### DOCUMENT SEGMENT
SynBioDex / SBOL-specification

The Synthetic Biology Open Language (SBOL)
http://sbolstandard.org
14 stars 9 forks source link

Consolidate recommended sequence encodings? #10

Closed jakebeal closed 4 years ago

jakebeal commented 9 years ago

Somebody needs to revisit the question of which sequence encodings are recommended for the next version of the spec. We looked at EDAM on NCBO as a nice example that integrates many ontologies in biology. This could be a possible way to simplify to one ontology source rather than many as a best practice.

[imported from LaTeX]

goksel commented 9 years ago

Here are the terms from EDAM: SMILES: http://identifiers.org/edam/format_1196 InChI:http://identifiers.org/edam/format_1197 inchikey:http://identifiers.org/edam/format_1199 dna:http://identifiers.org/edam/format_1212 (Add a validation rule to indicate that the sequence must be valid according to the IUPAC DNA encoding at http://www.chem.qmul.ac.uk/iubmb/misc/naseq.html) rna:http://identifiers.org/edam/format_1213 aminoacid:http://identifiers.org/edam/format_1219 (Add a validation rule to indicate that the sequence must be valid according to the IUPAC AminoAcid encoding at http://www.chem.qmul.ac.uk/iupac/AminoAcid/)

jakebeal commented 7 years ago

Note: the commit referenced the wrong issue number.

jakebeal commented 7 years ago

Paraphrase of email conversation:

We should first agree on whether we want this backward compatible or not. Update the table with the new URIs won't be backward compatible.

CURRENT STATE OF THE SPEC: The encoding property can only have only one URI value.

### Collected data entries
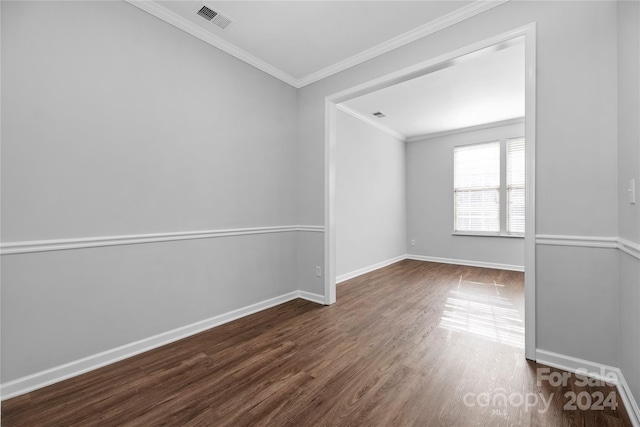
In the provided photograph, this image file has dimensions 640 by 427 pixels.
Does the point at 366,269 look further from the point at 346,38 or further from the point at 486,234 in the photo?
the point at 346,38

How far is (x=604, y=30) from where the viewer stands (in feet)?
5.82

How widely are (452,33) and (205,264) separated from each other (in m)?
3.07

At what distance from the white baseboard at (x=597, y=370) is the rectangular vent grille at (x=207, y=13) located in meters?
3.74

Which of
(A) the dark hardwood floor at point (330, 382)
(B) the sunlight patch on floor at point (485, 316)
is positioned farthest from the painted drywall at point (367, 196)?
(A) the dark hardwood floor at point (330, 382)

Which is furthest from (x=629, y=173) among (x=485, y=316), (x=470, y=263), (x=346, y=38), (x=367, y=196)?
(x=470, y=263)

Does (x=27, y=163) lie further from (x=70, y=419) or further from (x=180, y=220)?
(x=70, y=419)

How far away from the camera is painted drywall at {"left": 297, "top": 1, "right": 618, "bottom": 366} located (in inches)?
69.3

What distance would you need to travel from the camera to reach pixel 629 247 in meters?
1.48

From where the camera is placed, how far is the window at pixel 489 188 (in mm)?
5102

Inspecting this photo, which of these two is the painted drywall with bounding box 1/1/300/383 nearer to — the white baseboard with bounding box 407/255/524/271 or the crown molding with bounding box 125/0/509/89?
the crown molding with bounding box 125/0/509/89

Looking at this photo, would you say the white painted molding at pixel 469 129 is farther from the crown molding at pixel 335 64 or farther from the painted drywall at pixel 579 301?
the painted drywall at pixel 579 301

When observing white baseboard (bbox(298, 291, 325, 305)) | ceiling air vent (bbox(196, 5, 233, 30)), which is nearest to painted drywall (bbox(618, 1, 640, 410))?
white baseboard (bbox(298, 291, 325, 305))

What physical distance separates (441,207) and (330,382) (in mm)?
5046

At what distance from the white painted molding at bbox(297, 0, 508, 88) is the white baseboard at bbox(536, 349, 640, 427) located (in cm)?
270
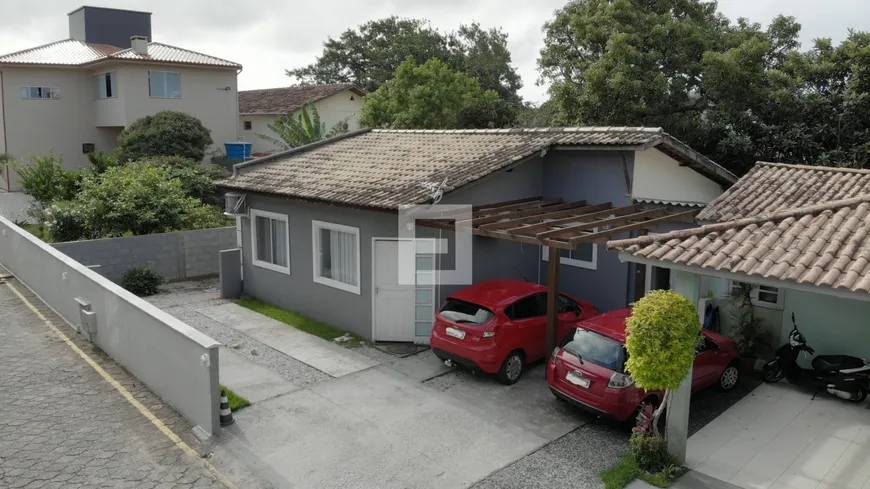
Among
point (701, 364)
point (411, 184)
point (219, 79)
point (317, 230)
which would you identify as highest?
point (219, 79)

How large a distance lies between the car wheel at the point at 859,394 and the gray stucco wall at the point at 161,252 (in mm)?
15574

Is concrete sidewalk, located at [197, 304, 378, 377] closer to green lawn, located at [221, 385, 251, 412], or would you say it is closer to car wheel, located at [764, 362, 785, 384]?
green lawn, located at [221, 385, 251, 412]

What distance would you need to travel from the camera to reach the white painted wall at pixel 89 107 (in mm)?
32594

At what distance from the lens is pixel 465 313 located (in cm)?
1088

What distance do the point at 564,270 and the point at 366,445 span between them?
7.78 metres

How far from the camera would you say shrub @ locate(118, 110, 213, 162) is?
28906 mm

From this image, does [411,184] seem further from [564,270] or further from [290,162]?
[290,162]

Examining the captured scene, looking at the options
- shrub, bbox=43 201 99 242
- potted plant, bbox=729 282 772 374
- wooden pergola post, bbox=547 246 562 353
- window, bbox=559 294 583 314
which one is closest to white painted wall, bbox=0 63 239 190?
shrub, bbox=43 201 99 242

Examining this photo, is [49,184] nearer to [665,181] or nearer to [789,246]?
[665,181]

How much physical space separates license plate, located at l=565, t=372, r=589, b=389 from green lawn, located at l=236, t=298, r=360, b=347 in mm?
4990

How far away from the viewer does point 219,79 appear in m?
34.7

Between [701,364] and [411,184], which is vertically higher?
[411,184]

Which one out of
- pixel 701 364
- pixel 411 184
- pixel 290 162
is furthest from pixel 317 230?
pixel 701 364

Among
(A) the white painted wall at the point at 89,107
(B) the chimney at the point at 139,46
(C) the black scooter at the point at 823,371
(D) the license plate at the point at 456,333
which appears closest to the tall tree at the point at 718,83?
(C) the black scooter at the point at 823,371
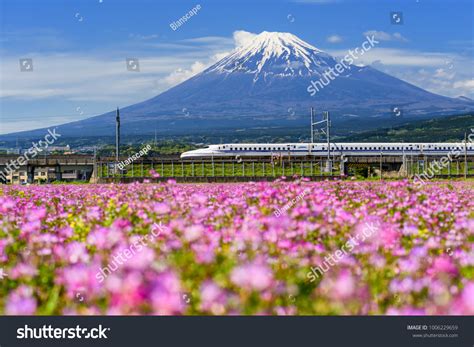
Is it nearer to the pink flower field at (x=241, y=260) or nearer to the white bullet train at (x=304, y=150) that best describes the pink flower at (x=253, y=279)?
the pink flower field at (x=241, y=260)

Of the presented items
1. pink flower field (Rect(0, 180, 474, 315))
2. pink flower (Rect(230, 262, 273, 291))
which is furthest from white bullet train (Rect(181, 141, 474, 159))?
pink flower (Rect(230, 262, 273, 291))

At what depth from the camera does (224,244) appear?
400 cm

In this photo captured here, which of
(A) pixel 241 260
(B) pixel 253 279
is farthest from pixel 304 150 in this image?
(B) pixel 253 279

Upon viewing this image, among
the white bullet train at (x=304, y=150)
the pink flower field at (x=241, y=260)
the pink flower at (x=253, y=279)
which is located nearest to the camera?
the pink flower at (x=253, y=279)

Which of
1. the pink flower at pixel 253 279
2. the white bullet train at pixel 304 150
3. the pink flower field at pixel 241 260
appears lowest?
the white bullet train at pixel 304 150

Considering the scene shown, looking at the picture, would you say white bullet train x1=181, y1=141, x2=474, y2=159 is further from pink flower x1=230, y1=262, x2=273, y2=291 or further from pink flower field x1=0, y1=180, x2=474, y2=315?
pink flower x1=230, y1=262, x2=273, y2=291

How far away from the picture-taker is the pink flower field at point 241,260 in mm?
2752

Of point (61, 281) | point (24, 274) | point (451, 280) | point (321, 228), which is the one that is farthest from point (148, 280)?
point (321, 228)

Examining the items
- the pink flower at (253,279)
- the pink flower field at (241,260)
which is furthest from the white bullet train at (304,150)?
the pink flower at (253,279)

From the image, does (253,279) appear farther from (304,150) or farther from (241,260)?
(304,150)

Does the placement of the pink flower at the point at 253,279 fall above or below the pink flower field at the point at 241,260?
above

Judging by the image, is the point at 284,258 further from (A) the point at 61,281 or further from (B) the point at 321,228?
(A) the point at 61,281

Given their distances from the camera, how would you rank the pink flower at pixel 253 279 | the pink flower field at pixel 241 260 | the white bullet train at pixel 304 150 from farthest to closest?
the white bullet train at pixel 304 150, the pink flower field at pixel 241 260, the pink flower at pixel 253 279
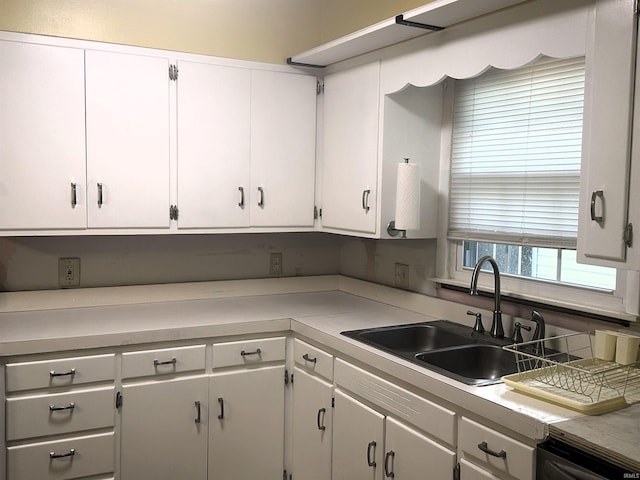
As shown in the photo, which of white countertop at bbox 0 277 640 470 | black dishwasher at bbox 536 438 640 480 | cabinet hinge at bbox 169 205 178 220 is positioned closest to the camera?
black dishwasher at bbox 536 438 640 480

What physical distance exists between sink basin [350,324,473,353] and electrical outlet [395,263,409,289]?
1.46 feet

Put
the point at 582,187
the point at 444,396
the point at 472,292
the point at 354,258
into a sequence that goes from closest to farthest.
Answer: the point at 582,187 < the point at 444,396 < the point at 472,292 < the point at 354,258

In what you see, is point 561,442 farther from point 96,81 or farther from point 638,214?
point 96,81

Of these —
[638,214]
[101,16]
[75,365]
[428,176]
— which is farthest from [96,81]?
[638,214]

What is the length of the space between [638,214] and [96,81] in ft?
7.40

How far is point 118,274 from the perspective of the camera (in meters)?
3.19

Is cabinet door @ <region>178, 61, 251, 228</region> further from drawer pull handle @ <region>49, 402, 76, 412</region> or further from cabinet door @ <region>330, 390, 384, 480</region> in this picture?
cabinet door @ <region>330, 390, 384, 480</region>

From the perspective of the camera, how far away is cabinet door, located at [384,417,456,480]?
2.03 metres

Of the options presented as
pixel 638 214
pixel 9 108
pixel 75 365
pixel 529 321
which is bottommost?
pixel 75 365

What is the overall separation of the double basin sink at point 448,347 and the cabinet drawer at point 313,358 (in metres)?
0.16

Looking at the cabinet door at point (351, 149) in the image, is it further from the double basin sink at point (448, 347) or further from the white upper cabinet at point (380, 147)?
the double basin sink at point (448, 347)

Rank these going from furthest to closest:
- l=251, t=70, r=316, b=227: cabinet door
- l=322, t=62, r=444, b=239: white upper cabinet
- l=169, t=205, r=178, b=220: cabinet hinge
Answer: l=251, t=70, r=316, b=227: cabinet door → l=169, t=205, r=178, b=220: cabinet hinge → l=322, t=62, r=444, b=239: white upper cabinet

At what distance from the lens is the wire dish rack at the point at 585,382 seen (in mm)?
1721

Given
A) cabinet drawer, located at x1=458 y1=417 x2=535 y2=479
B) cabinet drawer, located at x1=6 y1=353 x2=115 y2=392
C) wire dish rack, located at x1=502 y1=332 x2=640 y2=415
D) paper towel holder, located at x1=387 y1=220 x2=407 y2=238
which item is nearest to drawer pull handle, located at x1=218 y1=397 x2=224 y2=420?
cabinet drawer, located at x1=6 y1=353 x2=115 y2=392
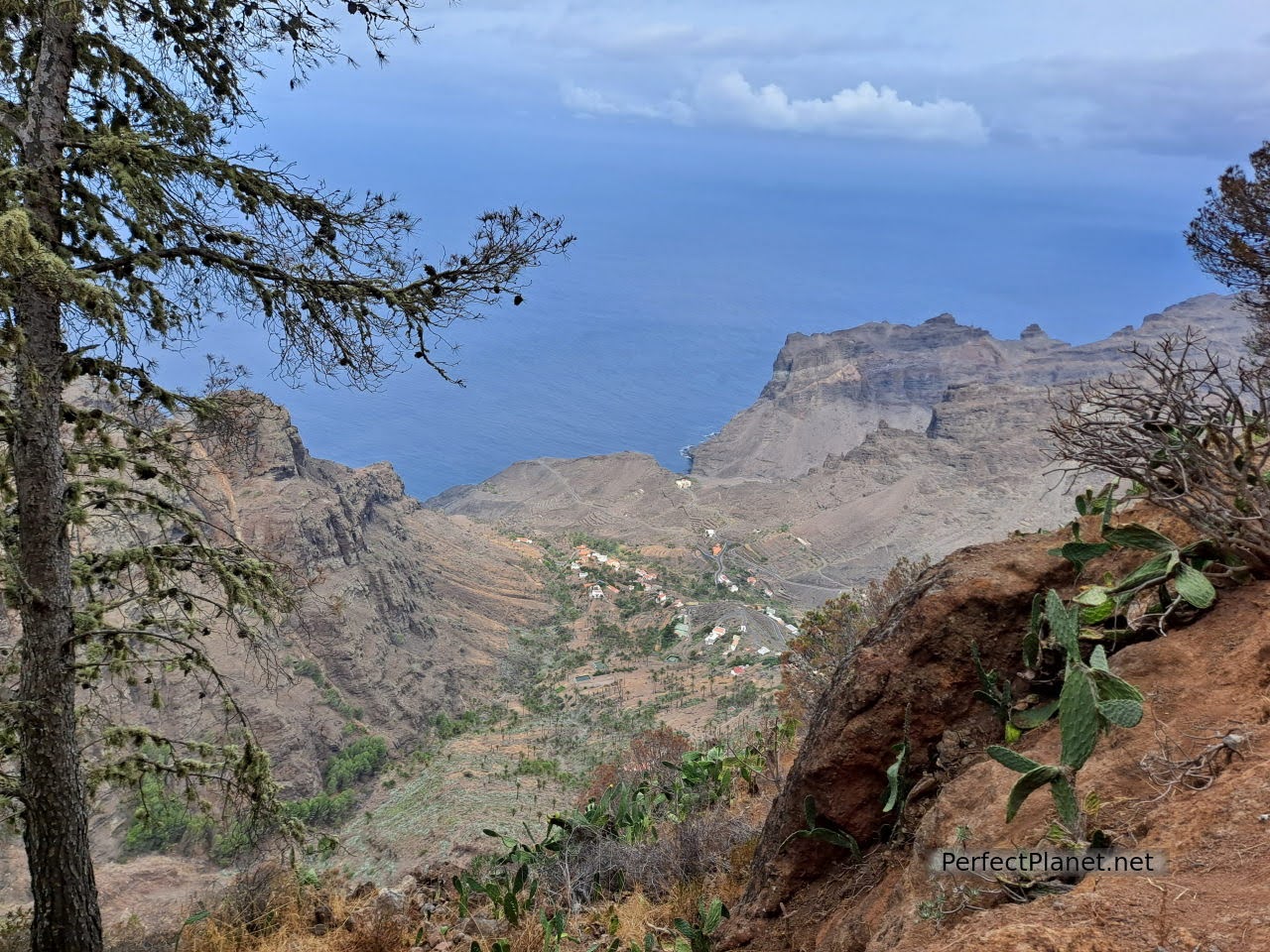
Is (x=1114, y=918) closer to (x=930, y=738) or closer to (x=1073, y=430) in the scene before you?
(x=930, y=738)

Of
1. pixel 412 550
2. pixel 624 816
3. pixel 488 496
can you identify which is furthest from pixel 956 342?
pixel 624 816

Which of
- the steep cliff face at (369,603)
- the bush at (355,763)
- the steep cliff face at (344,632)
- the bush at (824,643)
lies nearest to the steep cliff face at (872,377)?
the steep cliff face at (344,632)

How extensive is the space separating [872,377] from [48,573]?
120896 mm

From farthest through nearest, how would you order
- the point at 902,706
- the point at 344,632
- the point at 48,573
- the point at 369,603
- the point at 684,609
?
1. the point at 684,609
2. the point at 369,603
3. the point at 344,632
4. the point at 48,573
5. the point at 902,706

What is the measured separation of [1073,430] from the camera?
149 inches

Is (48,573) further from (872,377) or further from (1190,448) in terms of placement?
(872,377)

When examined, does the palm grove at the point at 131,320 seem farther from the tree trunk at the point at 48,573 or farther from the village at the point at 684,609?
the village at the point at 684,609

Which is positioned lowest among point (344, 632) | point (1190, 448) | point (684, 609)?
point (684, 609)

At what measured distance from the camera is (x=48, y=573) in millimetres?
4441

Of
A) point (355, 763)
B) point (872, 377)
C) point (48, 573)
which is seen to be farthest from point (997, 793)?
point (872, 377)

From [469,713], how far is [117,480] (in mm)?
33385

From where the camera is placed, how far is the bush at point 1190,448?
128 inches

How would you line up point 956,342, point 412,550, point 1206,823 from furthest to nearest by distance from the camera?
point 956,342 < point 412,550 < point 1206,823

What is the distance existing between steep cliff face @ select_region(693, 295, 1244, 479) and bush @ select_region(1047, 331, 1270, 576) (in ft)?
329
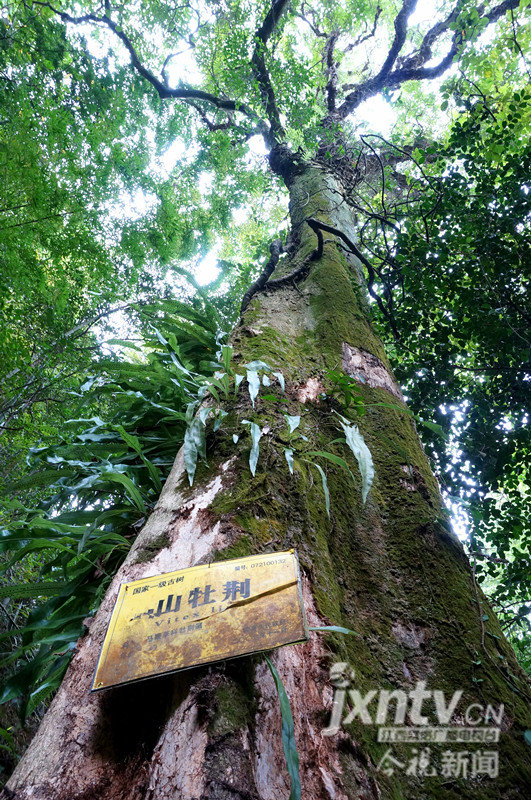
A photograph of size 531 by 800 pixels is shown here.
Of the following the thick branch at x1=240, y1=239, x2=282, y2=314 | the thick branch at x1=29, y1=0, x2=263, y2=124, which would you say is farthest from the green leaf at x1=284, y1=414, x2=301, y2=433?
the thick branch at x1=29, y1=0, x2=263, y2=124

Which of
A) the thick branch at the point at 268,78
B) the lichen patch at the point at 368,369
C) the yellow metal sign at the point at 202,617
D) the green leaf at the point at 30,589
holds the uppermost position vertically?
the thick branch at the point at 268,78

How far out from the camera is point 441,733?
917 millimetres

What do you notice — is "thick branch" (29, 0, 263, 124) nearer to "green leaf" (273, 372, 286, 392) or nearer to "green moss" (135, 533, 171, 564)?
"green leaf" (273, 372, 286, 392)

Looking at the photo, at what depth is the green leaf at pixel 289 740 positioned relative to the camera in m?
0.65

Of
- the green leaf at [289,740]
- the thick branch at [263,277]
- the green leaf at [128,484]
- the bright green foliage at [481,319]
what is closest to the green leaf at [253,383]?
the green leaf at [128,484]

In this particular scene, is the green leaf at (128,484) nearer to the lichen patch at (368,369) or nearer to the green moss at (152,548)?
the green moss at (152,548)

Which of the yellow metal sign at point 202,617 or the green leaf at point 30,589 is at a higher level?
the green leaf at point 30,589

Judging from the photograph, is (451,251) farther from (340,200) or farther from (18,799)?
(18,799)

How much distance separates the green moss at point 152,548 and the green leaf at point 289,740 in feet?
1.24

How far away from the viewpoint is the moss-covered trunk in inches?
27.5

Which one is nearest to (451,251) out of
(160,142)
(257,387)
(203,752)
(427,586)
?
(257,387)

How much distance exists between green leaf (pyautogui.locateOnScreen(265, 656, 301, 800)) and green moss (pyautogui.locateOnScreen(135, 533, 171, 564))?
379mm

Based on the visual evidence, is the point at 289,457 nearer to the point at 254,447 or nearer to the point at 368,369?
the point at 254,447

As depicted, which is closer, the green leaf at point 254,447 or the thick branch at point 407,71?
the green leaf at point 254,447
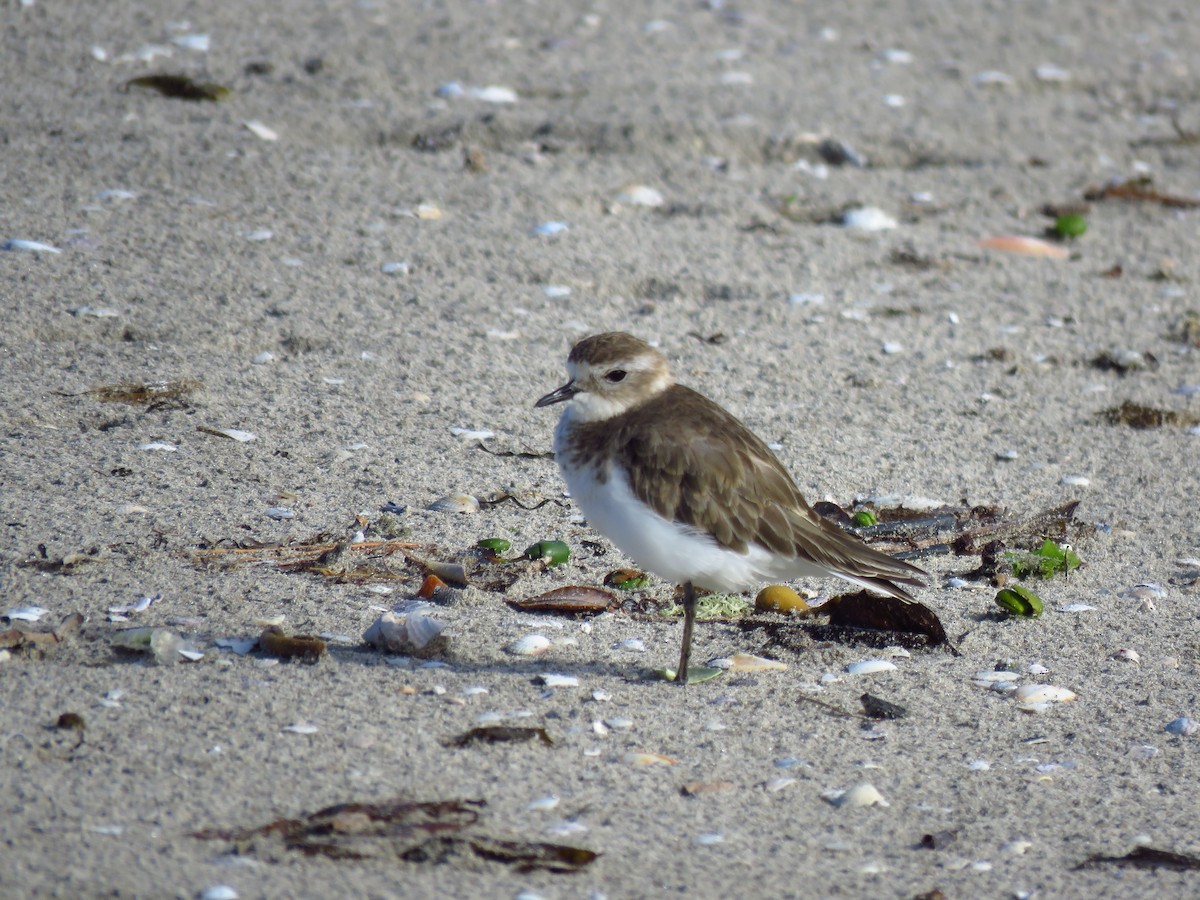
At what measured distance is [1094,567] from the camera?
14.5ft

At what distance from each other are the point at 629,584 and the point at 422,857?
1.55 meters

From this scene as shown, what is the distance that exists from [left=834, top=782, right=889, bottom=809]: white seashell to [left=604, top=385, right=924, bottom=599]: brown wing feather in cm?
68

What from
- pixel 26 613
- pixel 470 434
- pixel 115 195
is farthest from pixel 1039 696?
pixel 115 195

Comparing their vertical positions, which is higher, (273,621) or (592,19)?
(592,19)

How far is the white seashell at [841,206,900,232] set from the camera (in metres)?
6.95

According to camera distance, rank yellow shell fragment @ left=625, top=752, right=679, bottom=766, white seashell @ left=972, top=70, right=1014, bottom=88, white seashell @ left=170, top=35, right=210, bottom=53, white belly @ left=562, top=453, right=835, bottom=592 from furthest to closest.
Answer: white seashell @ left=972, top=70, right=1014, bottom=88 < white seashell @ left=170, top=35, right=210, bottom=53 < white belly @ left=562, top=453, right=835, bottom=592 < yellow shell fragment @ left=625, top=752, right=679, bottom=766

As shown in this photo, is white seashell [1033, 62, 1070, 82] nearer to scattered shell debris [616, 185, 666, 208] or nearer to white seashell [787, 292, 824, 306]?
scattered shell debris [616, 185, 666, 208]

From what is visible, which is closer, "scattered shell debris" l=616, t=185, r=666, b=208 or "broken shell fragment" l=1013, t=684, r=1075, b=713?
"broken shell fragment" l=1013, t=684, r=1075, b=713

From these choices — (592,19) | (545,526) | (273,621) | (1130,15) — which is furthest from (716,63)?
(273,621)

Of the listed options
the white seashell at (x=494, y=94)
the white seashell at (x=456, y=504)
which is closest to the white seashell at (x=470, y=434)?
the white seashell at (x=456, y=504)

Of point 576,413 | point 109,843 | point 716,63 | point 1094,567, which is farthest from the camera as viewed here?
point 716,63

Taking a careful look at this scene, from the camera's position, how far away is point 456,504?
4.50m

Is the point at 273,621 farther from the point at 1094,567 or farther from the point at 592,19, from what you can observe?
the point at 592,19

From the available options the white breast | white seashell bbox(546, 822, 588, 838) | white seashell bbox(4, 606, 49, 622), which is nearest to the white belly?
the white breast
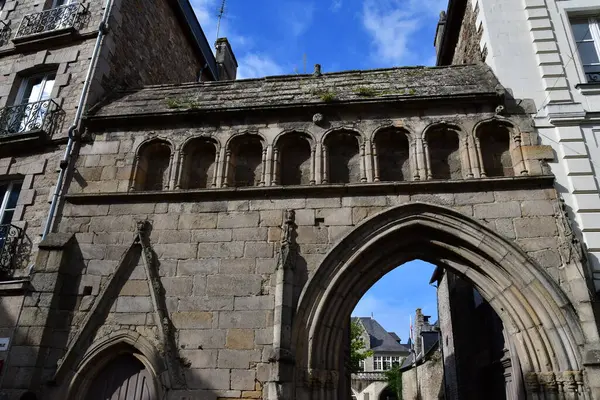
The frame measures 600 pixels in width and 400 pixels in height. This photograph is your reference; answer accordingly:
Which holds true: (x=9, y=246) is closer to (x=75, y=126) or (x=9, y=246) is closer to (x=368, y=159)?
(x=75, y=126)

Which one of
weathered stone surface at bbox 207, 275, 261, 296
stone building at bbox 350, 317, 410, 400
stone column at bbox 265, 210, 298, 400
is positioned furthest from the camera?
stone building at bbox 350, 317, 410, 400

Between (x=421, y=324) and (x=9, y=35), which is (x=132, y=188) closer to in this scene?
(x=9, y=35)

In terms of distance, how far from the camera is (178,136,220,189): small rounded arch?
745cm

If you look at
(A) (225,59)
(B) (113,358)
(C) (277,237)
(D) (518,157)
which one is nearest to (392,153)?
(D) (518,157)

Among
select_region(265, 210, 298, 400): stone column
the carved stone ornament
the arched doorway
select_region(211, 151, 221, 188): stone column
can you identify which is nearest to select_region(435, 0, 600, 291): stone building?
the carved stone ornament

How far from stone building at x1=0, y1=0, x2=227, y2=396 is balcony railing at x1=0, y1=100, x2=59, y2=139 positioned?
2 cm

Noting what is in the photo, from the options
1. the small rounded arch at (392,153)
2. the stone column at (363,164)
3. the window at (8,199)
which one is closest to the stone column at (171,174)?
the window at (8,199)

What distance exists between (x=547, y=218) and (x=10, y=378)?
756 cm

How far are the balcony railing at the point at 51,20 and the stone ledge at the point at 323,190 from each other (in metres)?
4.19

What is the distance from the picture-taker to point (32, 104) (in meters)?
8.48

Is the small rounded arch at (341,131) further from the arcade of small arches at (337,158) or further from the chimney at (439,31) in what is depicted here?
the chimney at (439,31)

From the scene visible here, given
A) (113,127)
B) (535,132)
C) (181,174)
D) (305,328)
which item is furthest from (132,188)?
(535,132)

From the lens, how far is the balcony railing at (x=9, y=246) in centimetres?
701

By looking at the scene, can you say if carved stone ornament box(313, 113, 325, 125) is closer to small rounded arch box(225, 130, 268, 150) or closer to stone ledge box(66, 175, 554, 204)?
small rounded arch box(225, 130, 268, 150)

### WORK TASK 1
In the sequence encodings thread, which EDAM address is given for rna?
### WORK TASK 2
Write what comes next in the sequence encodings thread, starting after its final sentence.
The items collected here have no connection to the sequence encodings thread.

### ANSWER BOX 1
http://identifiers.org/edam/format_1213

### ANSWER BOX 2
Table1 sequence encoding types: Type URI
DNA, RNA http://www.chem.qmul.ac.uk/iubmb/misc/naseq.html Protein http://www.chem.qmul.ac.uk/iupac/AminoAcid/ SMILES http://www.opensmiles.org/opensmiles.html SmallMolecule

Solution 1 - NOT BACKWARD COMPATIBLE: Update Table 1 with new URIs

Solution 2- BACKWARD COMPATIBLE: Extend Table 1 with new entries only (such as InChi), keeping the existing values from Table 1 above.

Solution 3- BACKWARD COMPATIBLE: Update the encoding property to have a set of URIs rather than a single URI to have both old and new values. Update Table 1 with the new URIs below.

The non-backward-compatible solution would make this a 3.0 change. As for which of the backward compatible solutions is best... I don't really like either of the solutions, and there's also an issue that Sid pointed out on the Editor's call: switching to the identifiers.org URIs has the disadvantage that it makes the format totally inscrutable from URI (e.g., why should I associate "1212" with "DNA"?).

palchicz commented 5 years ago

This issue is being forced by https://github.com/SynBioDex/SBOL-specification/issues/191, where the URIs no longer dereference correctly. Although the dereferencing is an issue, changing the libraries to use the new URIs will introduce many more breaking changes. Therefore, we decided that this should be a 3.0 change (option 1).

jakebeal commented 4 years ago

Is this one now complete?

cjmyers commented 4 years ago

I think we did update encodings, so can close.